Schwieriges Thema. Wir stecken da alle in einem riesengroßen Dilemma. Ich sage das mit Blick auf die Klimakrise. Das ist sehr ambivalent. Wir sehen diese Herausforderung unserer Gesellschaft, gleichzeitig tragen wir den Großteil dazu bei, dass wir uns in der Situation befinden. Wenn jemand drei Mal im Jahr nach Ecuador fliegt, kann man das nicht durch Shopping im Bioladen ausgleichen. Das funktioniert nicht. Auf individueller Ebene sage ich zu Reisen natürlich: Unbedingt. Im Ausland auf sich selbst gestellt zu sein, aus der eigenen Komfortzone rauszukommen – und nein, im Resort in der Türkei am Strand chillen zählt nicht dazu! – davon kann man viel lernen, das prägt einen Charakter. Ich habe dort verinnerlicht, dass ich immer Leute finde, die mich unterstützen oder bei Problemen helfen. Immer. So habe ich eine gewisse Gelassenheit entwickelt. Aber auf der Metaebene betrachtet: Ja, Reisen ist wertvoll, aber wir werden es so gestalten müssen, dass uns das klimatechnisch nicht auf die Füße fällt. Und zwar schnell.
Was mir noch wichtig ist: Viele haben den Anspruch, ein Globetrotter sein zu müssen. Das ist sicher auch der Einfluss sozialer Netzwerke wie Instagram. Wenn man nicht gerne reist, ist man nicht cool oder weltoffen. Aber wer sagt das überhaupt? Ich glaube, es kann bereichernd und befreiend sein, sich einzugestehen, dass man nicht der Typ dafür ist, ständig unterwegs zu sein. Und das ist OK so!

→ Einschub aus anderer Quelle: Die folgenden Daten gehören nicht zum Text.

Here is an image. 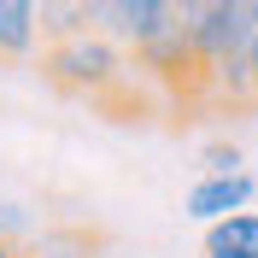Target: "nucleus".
Returning a JSON list of instances; mask_svg holds the SVG:
<instances>
[{
  "label": "nucleus",
  "mask_w": 258,
  "mask_h": 258,
  "mask_svg": "<svg viewBox=\"0 0 258 258\" xmlns=\"http://www.w3.org/2000/svg\"><path fill=\"white\" fill-rule=\"evenodd\" d=\"M41 71H47L53 88H64V94H82V100H94V106H112L117 94L129 88V53L117 47L112 35H77V41H53L47 59H41Z\"/></svg>",
  "instance_id": "f257e3e1"
},
{
  "label": "nucleus",
  "mask_w": 258,
  "mask_h": 258,
  "mask_svg": "<svg viewBox=\"0 0 258 258\" xmlns=\"http://www.w3.org/2000/svg\"><path fill=\"white\" fill-rule=\"evenodd\" d=\"M188 41H194V59H200V94H206L211 71H223L229 59H246V47H252V0L188 6Z\"/></svg>",
  "instance_id": "f03ea898"
},
{
  "label": "nucleus",
  "mask_w": 258,
  "mask_h": 258,
  "mask_svg": "<svg viewBox=\"0 0 258 258\" xmlns=\"http://www.w3.org/2000/svg\"><path fill=\"white\" fill-rule=\"evenodd\" d=\"M182 6L170 0H100V35H112L123 53H141L147 41H159L176 24Z\"/></svg>",
  "instance_id": "7ed1b4c3"
},
{
  "label": "nucleus",
  "mask_w": 258,
  "mask_h": 258,
  "mask_svg": "<svg viewBox=\"0 0 258 258\" xmlns=\"http://www.w3.org/2000/svg\"><path fill=\"white\" fill-rule=\"evenodd\" d=\"M252 200H258V182L246 176H200L188 188V217L194 223H223V217H241V211H252Z\"/></svg>",
  "instance_id": "20e7f679"
},
{
  "label": "nucleus",
  "mask_w": 258,
  "mask_h": 258,
  "mask_svg": "<svg viewBox=\"0 0 258 258\" xmlns=\"http://www.w3.org/2000/svg\"><path fill=\"white\" fill-rule=\"evenodd\" d=\"M41 35V12L30 0H0V53L6 59H24Z\"/></svg>",
  "instance_id": "39448f33"
},
{
  "label": "nucleus",
  "mask_w": 258,
  "mask_h": 258,
  "mask_svg": "<svg viewBox=\"0 0 258 258\" xmlns=\"http://www.w3.org/2000/svg\"><path fill=\"white\" fill-rule=\"evenodd\" d=\"M206 252H258V211H241V217H223V223L206 229Z\"/></svg>",
  "instance_id": "423d86ee"
},
{
  "label": "nucleus",
  "mask_w": 258,
  "mask_h": 258,
  "mask_svg": "<svg viewBox=\"0 0 258 258\" xmlns=\"http://www.w3.org/2000/svg\"><path fill=\"white\" fill-rule=\"evenodd\" d=\"M18 258H94V241L77 235V229H53V235H41V241L18 246Z\"/></svg>",
  "instance_id": "0eeeda50"
},
{
  "label": "nucleus",
  "mask_w": 258,
  "mask_h": 258,
  "mask_svg": "<svg viewBox=\"0 0 258 258\" xmlns=\"http://www.w3.org/2000/svg\"><path fill=\"white\" fill-rule=\"evenodd\" d=\"M200 164H206V176H241V147L235 141H206Z\"/></svg>",
  "instance_id": "6e6552de"
},
{
  "label": "nucleus",
  "mask_w": 258,
  "mask_h": 258,
  "mask_svg": "<svg viewBox=\"0 0 258 258\" xmlns=\"http://www.w3.org/2000/svg\"><path fill=\"white\" fill-rule=\"evenodd\" d=\"M246 64H252V82H258V0H252V47H246Z\"/></svg>",
  "instance_id": "1a4fd4ad"
},
{
  "label": "nucleus",
  "mask_w": 258,
  "mask_h": 258,
  "mask_svg": "<svg viewBox=\"0 0 258 258\" xmlns=\"http://www.w3.org/2000/svg\"><path fill=\"white\" fill-rule=\"evenodd\" d=\"M0 258H18V241H0Z\"/></svg>",
  "instance_id": "9d476101"
},
{
  "label": "nucleus",
  "mask_w": 258,
  "mask_h": 258,
  "mask_svg": "<svg viewBox=\"0 0 258 258\" xmlns=\"http://www.w3.org/2000/svg\"><path fill=\"white\" fill-rule=\"evenodd\" d=\"M206 258H241V252H206ZM252 258H258V252H252Z\"/></svg>",
  "instance_id": "9b49d317"
},
{
  "label": "nucleus",
  "mask_w": 258,
  "mask_h": 258,
  "mask_svg": "<svg viewBox=\"0 0 258 258\" xmlns=\"http://www.w3.org/2000/svg\"><path fill=\"white\" fill-rule=\"evenodd\" d=\"M0 241H6V217H0Z\"/></svg>",
  "instance_id": "f8f14e48"
}]
</instances>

Du bist seit Anfang Oktober Assistentin unserer COO Julia Bangerth, ein Job, den Du wirklich haben wolltest. Was hat Dir die Straße zum Erfolg geebnet, um die Stelle zu bekommen? Was kannst Du anderen mitgeben, die auch eine ganz bestimmte Position im Auge haben?
Ich glaube, es ist wichtig, neben Studium und Beruf den eigenen Neigungen und Interessen zu folgen und sich auszuprobieren! So sammelt man wertvolle Erfahrungen und entwickelt Fähigkeiten. Konkret ist es für mich persönlich immer der richtige Weg gewesen, mich nur dann zu bewerben, wenn ich wirklich von einer Stelle überzeugt war. Diese ehrliche Begeisterung nimmt das Gegenüber wahr, egal ob in der schriftlichen Bewerbung oder im persönlichen Gespräch. Natürlich muss ich trotz aller Begeisterung und Motivation für eine Stelle die wichtigsten Kompetenzen dafür mitbringen. Und nicht zu unterschätzen: Die Formalien müssen passen! Also bei einer schriftlichen Bewerbung Grammatik, Rechtschreibung, Layout. Ich glaube: wenn man das beachtet hat man bei jedem Personaler schon mal ein Stein im Brett.
Du bist seit etwas länger als einem Jahr bei DATEV und hast noch einen relativ unverstellten Blick aufs Unternehmen. Wo siehst Du Baustellen?
Bei meinem Herzensthema, der Nachhaltigkeit. DATEV ist für mich als Arbeitgeber sehr attraktiv, weil wir eine Genossenschaft sind und damit andere Möglichkeiten haben als AGs oder inhabergeführte Unternehmen. Und DATEV macht schon wirklich viel in Sachen Nachhaltigkeit. Aber ich wünsche mir so sehr, dass wir an der Stelle mutiger werden, unsere Vorreiterrolle stärken: das grüne Quadrat als Leuchtturm für Nachhaltigkeit! Von einem stringenten Nachhaltigkeitskonzept – in allen Bereichen – kann DATEV auch wirtschaftlich langfristig nur profitieren, davon bin ich überzeugt. Die Teilstrategie Nachhaltigkeit ist ein wichtiger Schritt. Aber jetzt gilt es, diesen konsequent mit Leben zu füllen und umzusetzen!